La cour a prononcé le 10 mars une peine de cinq ans de prison contre Océane Granger, une femme de 31 ans ayant rejoint le groupe Etat islamique (EI) avec son compagnon Amirouche Belounis, tous deux liés à la filière djihadiste des Buttes-Chaumont. L'accusée comparaissait libre sous bracelet électronique, tandis que son compagnon, supposé mort, a été condamné par défaut à trente ans de réclusion.
Le couple avait quitté la France en juin 2015, emmenant leur enfant en suivant un itinéraire complexe grâce à des faux papiers belges, liés à des réseaux ayant également fourni des membres pour les attentats du 13 novembre 2015.
Face aux membres de la cour, Océane Granger a confessé avoir adhéré aux idéaux de l'EI, en sa qualité de mère et d'épouse. Le procès a reflété le parcours tumultueux d'une femme dont l'enfance, décrite par des experts comme « tendue », a été marquée par la séparation de ses parents. De plus, elle a rencontré son compagnon Amirouche en ligne, un homme déjà connu des services de renseignement et formé à la lutte armée.
Bracelet électronique et suivi socio-judiciaire
La cour a présenté des preuves que Belounis avait combattu en Irak. D'après Océane, il aurait été tué ainsi que leurs deux enfants durant un bombardement à Raqqa, peu avant la chute de cette ville aux mains des forces kurdes, qui marqua la fin de la domination de l'EI.
Elle est restée sur zone jusqu’en 2019, époque à laquelle elle a été rapatriée en France. Depuis son incarcération en octobre 2022, Granger a repris des études et travaille.
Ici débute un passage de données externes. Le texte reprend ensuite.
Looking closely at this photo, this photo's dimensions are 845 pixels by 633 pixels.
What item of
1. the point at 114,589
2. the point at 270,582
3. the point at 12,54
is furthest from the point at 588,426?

En mars 2025, elle a été libérée avec un suivi sous bracelet électronique.
Le tribunal a noté la gravité des actes d'Océane Granger, soulignant sa « participation active » au califat et son implication dans l'idéologie terroriste, tout en notant les efforts de remise en question qu'elle a fournis.
La peine prononcée était en dessous des neuf ans requis par l'avocat général, assortie néanmoins d'un suivi socio-judiciaire de cinq ans.
Les implications sociales et psychologiques d'un parcours aussi dramatique soulèvent des questions pressantes sur le retour des « revenants » du jihadisme en France, un sujet dont la complexité est mise en lumière par la regrettée journaliste du Franceinfo, qui a souligné l'importance de la réinsertion de ces individus coupés de leurs racines.